A Contextual Layer for All an Organization’s Data
Once integrated into the system through one of these methods, a data fabric overlays the data sources with context. It does this by leveraging machine learning (ML) and artificial intelligence (AI) algorithms to canvas and understand the ‘metadata’ -- or the data that describes a dataset. For example, it might look at the various columns, data types and constraints placed on a data table in order to predict how it may relate to data that is located in other repositories.
The data fabric continually learns from existing data and new data that is added to your system. As time goes on it is able to make better predictions regarding potential relationships and points of integration between data owned by different departments, such as data held in a CRM system, and data held in a supply chain software system.
These relationships are made accessible to both technical and non-technical users through ‘knowledge graphs’ which visually map out the data sources and their relationships. These graphs are presented in the form of user-friendly charts which are overlaid with helpful descriptive information--in similar fashion to flowcharts--that allows users to easily identify data relationships that will provide answers to their analytics questions. In this way, the system would not only identify relationships in data that resides in different systems -- such as CRM and supply chain software -- but also provide a user-friendly visual means to identify and interpret those relationships. A user could not only quickly see what information was in their department, but in other departments too, and how it all connects together.
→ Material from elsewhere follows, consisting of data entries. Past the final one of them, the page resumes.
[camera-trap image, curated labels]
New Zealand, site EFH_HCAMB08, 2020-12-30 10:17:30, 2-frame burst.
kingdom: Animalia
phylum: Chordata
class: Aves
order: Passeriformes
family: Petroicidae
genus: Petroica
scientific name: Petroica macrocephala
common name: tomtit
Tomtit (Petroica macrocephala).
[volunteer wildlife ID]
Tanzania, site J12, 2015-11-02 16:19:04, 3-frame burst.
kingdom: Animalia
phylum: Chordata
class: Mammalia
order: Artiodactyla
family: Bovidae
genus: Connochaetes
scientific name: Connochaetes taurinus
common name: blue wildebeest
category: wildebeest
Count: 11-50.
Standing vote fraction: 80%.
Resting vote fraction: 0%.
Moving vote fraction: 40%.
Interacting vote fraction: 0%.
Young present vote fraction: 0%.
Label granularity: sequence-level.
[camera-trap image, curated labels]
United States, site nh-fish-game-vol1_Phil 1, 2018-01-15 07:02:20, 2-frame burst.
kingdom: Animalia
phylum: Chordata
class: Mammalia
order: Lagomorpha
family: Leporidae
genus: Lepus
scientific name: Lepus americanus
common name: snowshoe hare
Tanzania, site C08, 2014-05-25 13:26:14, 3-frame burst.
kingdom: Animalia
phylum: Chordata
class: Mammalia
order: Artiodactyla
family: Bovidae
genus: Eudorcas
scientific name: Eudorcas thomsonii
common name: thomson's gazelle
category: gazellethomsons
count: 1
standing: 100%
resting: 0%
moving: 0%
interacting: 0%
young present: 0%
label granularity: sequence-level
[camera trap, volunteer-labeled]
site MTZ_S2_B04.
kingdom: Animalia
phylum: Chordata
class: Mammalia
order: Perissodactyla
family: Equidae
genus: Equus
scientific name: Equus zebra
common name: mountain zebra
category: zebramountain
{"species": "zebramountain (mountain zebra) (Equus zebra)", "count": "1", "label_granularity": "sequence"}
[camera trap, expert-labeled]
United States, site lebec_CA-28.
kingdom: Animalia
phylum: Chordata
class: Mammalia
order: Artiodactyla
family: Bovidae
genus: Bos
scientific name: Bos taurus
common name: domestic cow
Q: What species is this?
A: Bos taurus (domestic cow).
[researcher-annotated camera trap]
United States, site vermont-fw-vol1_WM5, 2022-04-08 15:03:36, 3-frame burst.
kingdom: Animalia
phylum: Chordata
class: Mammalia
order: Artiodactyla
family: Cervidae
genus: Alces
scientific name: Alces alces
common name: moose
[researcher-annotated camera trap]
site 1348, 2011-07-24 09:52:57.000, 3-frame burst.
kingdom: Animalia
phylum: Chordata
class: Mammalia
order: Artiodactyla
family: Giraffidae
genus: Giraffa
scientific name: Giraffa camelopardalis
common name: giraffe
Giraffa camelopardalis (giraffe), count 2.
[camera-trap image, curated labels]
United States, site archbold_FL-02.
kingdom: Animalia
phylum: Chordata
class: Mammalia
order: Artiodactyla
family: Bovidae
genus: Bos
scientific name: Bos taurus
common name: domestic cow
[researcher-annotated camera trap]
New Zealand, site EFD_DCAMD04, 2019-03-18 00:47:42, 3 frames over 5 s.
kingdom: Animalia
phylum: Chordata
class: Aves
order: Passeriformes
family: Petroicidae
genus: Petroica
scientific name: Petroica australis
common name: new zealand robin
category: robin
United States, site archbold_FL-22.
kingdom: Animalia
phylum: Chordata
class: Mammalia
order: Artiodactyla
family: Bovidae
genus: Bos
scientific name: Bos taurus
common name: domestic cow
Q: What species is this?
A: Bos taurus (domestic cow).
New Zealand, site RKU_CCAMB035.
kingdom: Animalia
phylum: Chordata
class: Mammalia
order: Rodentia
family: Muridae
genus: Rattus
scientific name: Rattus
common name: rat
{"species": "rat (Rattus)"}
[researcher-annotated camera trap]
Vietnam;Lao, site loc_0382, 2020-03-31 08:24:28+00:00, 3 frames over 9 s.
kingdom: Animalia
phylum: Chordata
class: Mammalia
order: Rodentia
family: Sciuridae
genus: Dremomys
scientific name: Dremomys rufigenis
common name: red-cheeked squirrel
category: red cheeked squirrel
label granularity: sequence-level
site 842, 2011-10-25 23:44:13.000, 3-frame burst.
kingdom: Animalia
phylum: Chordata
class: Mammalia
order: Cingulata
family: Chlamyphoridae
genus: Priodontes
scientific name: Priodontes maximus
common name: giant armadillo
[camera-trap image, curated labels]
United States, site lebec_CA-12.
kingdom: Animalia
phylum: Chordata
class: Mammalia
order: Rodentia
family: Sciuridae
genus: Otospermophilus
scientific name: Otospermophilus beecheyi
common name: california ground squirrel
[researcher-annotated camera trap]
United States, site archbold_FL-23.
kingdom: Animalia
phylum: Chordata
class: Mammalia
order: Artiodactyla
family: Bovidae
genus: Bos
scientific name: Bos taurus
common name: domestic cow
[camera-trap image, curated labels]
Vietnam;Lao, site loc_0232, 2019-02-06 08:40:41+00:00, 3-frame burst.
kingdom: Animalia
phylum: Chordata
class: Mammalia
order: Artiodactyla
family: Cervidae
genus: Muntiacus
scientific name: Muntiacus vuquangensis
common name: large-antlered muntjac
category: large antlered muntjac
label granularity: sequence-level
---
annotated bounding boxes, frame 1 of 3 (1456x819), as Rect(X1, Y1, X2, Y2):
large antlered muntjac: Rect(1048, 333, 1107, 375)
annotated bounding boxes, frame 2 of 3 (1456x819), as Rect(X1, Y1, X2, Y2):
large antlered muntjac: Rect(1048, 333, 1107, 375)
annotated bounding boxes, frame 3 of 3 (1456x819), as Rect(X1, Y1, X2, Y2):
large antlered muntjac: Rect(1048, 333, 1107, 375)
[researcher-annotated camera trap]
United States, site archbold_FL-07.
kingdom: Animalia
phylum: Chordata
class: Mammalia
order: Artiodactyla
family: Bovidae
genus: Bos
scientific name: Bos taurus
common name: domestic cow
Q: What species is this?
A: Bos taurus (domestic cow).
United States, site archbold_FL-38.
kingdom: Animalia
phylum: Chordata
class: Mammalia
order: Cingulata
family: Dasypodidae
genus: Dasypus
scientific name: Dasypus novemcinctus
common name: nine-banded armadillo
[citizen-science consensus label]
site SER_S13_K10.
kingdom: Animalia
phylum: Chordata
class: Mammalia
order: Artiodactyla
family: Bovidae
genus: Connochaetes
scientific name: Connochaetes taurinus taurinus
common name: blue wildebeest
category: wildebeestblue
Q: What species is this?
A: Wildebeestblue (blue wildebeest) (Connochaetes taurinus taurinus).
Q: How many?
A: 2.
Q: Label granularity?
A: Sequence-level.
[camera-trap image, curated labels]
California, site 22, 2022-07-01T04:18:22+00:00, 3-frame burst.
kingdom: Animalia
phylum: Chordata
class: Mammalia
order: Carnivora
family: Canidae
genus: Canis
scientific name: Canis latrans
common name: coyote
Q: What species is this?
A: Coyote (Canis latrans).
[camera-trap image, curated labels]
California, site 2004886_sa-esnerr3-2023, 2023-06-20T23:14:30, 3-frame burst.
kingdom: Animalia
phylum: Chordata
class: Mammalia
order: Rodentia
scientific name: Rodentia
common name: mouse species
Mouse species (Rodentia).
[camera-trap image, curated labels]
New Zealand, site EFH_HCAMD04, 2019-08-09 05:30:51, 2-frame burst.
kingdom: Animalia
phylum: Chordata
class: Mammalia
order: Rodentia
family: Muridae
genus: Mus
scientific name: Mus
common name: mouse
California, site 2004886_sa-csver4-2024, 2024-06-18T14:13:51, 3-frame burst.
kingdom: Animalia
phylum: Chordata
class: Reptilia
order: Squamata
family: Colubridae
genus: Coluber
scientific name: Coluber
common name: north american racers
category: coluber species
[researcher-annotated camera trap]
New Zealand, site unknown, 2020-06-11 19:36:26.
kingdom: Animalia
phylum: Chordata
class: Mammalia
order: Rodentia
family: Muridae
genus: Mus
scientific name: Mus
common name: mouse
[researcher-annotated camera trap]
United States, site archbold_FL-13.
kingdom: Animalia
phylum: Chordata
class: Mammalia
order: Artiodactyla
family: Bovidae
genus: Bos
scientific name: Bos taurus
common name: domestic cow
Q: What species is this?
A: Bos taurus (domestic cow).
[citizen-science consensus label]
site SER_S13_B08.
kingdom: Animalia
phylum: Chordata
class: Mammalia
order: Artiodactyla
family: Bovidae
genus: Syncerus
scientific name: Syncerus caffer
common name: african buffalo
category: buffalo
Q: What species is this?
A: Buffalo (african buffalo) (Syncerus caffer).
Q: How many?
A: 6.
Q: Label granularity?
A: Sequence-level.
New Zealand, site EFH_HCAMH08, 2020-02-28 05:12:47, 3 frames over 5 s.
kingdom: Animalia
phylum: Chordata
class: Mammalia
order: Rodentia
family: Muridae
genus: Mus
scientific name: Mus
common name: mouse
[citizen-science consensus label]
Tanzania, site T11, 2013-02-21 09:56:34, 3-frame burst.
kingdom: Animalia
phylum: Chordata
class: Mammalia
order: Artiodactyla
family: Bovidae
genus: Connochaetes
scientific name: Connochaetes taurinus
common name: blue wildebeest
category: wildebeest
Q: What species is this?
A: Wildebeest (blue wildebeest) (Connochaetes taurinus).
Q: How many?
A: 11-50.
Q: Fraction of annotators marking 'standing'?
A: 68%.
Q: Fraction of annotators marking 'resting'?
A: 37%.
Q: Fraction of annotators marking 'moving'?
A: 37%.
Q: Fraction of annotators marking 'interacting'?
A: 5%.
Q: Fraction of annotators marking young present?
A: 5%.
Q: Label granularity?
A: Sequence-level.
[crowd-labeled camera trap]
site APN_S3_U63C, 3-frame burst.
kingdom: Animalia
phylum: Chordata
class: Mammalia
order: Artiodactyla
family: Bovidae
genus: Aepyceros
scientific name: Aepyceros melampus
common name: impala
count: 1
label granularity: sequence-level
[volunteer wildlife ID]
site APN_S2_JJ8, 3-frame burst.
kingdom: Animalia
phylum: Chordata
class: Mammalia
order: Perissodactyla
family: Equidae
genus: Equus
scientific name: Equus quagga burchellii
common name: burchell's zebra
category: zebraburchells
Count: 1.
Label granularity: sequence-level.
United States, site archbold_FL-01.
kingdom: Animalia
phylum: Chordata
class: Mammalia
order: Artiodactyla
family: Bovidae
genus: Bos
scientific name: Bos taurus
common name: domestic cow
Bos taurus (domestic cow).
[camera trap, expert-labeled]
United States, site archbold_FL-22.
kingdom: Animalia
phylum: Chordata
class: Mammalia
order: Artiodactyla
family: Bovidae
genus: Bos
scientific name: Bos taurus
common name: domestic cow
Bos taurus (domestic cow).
Automating Time-consuming Processes to Speed Analytics
As AI and ML algorithms continue to learn from your data sources, they can move on from merely identifying relationships to begin automating time-consuming processes that users typically must perform manually. For example, it may catalog previous queries, or data analytics questions asked by users, so that those processes don’t have to be re-engineered every time the same or even a similar question is asked. This not only makes data-derived insight available to non-analysts, but it also frees up the time of analysts and data scientists to deal with more complex problems.
Benefits of a Data Fabric
As you can imagine, a data fabric provides several unique benefits:
A unified data environment. This makes it possible to grant any authorized user access to all of your organization’s data assets, regardless of where those assets might reside. If your New Jersey-based procurement team needs to access production data housed in a datacenter located in Nepal, they can do that just as easily as they could if the data resided in Hoboken.
A much faster data analytics lifecycle. As analysts and data scientists no longer have to spend inordinate amounts of time hunting down datasets, the process of answering questions is sped up significantly.
Compliance and risk mitigation. A data fabric provides complete visibility into all the data, so if a regulator requires a particular dataset, you can easily find it.
Less need for ETL(extract, transform, load). The abstracted ‘fabric’ means that you don’t have to move data in order to access it or integrate it with the system. This means significant reductions in the cost and risk associated with moving or copying data into warehouses and other repositories.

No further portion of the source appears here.